Sociological Perspectives | 2018
Alison T. Wynn; Magali Fassiotto; Caroline Simard; Jennifer L. Raymond; H. Valantine
Previous research has documented the influence of overwork and inflexible hours on work-life conflict for working professionals. In this paper, we build on this literature and explore the novel theoretical concept of work-work conflict, a form of inter-role conflict analogous to work-life conflict. Drawing on 48 in-depth interviews with 42 physicians and survey data of 60 faculty at a prominent west-coast academic medical center, we find that work-work conflict is fueled by institutional structural characteristics. Institutional incentives, the extent of recognition for various work activities, and financial rewards are misaligned, causing physicians to experience competing demands across multiple organizational missions (research, teaching, clinical care, and administration/service). Other industries may face similar conditions leading to work-work conflict. We conclude that work-life interventions are necessary but not sufficient to increase employee satisfaction, and that mechanisms to alleviate work-work conflict must be incorporated in practical solutions to address burnout.
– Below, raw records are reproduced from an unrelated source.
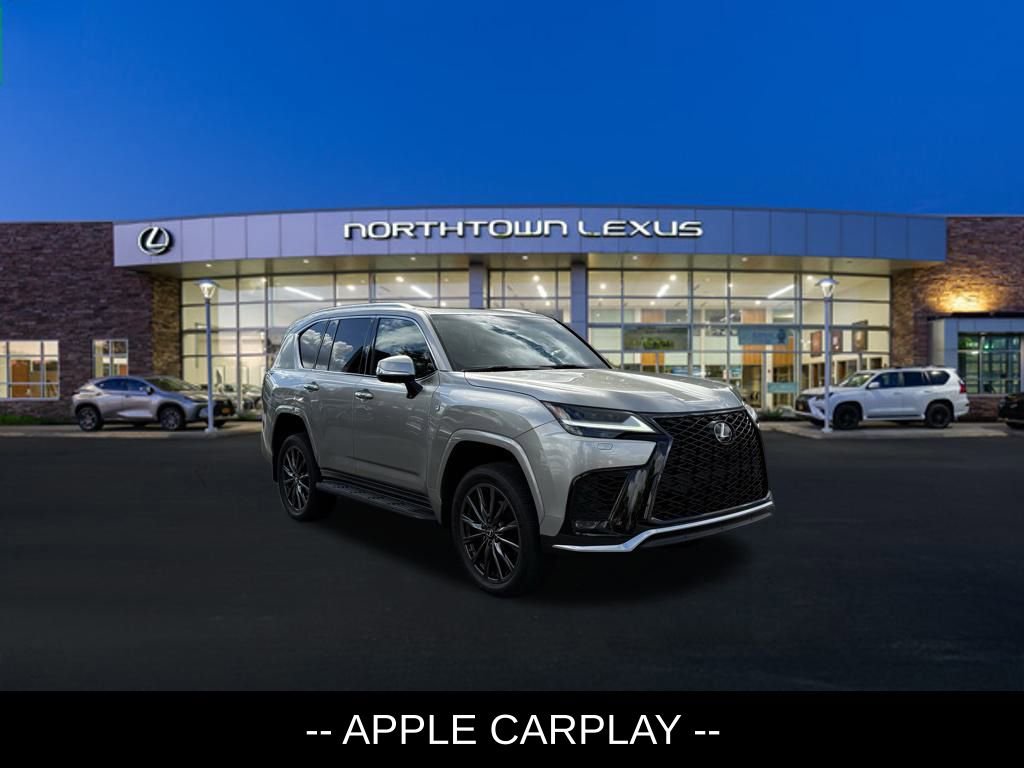 Used 2022 Lexus LX 600 F Sport image 3
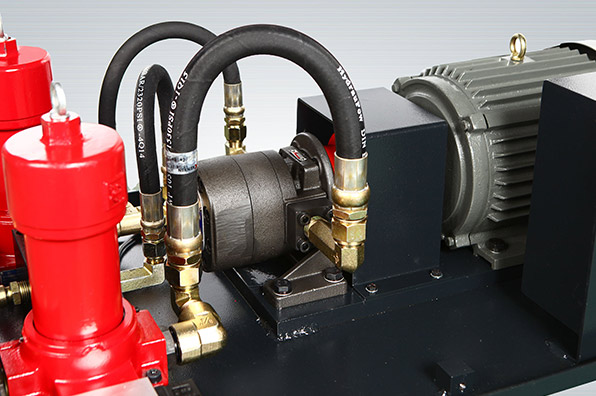 CH150124:Central Water Outlet Machine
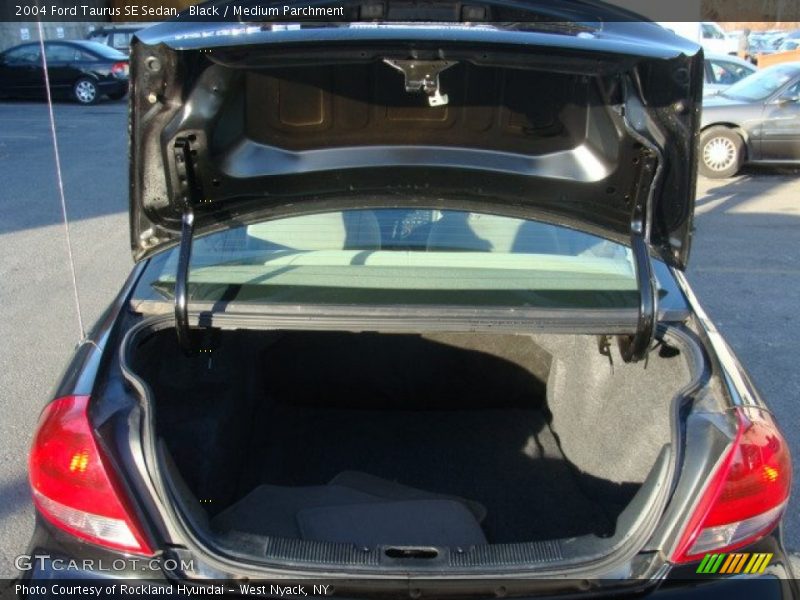 Black / Medium Parchment 2004 Ford Taurus SE Sedan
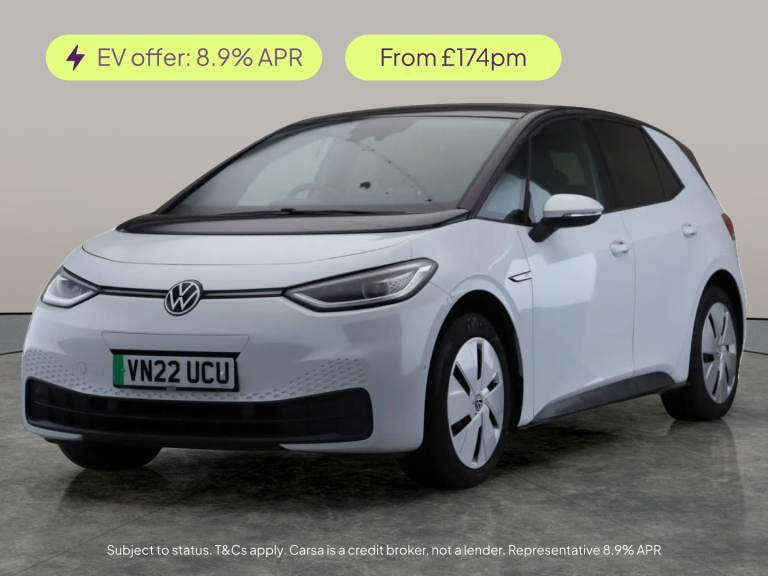 2022 Volkswagen ID.3 Pro Performance 58kWh Family Hatchback 5dr Electric Auto (204 ps) - COMFORT ...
Journal of Health Organisation and Management | 2017
Magali Fassiotto; Yvonne Maldonado; Joseph Hopkins
Purpose Physician leadership programs serve to develop individual capabilities and to affect organizational outcomes. Evaluations of such programs often focus solely on short-term increases in individual capabilities. The purpose of this paper is to assess long-term individual and organizational outcomes of the Stanford Leadership Development Program. Design/methodology/approach There are three data sources for this mixed-methods study: a follow-up survey in 2013-2014 of program participants ( n=131) and matched (control) non-participants ( n=82) from the 2006 to 2011 program years; promotion and retention data; and qualitative in-person interview data. The authors analyzed survey data across leadership knowledge, skills, and attitudes as well as leadership titles held, following program participation using Pearsons χ2 test of independence. Using logistic regression, the authors analyzed promotion and retention among participants and non-participants. Finally, the authors applied both a grounded theory approach and qualitative content analysis to analyze interview data. Findings Program participants rated higher than non-participants across 25 of 30 items measuring leadership knowledge, skills, and attitudes, and were more likely to hold regional/national leadership titles and to have gained in leadership since program participation. Asian program participants were significantly more likely than Asian non-participants to have been promoted, and women participants were less likely to have left the institution than non-participants. Finally, qualitative interviews revealed the long-term impact of leadership learning and networking, as well as the enduring, sustained impact on the organization of projects undertaken during the program. Originality/value This study is unique in its long-term and comprehensive mixed-methods nature of evaluation to assess individual and organizational impact of a physician leadership program.